Top of Entries supplied

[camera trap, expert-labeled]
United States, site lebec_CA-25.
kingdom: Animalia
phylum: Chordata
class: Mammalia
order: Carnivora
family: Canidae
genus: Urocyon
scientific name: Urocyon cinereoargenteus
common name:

Bottom of Entries supplied

Could you reproduce every record exactly as it appears?

[camera trap, expert-labeled]
United States, site lebec_CA-25.
kingdom: Animalia
phylum: Chordata
class: Mammalia
order: Carnivora
family: Canidae
genus: Urocyon
scientific name: Urocyon cinereoargenteus
common name:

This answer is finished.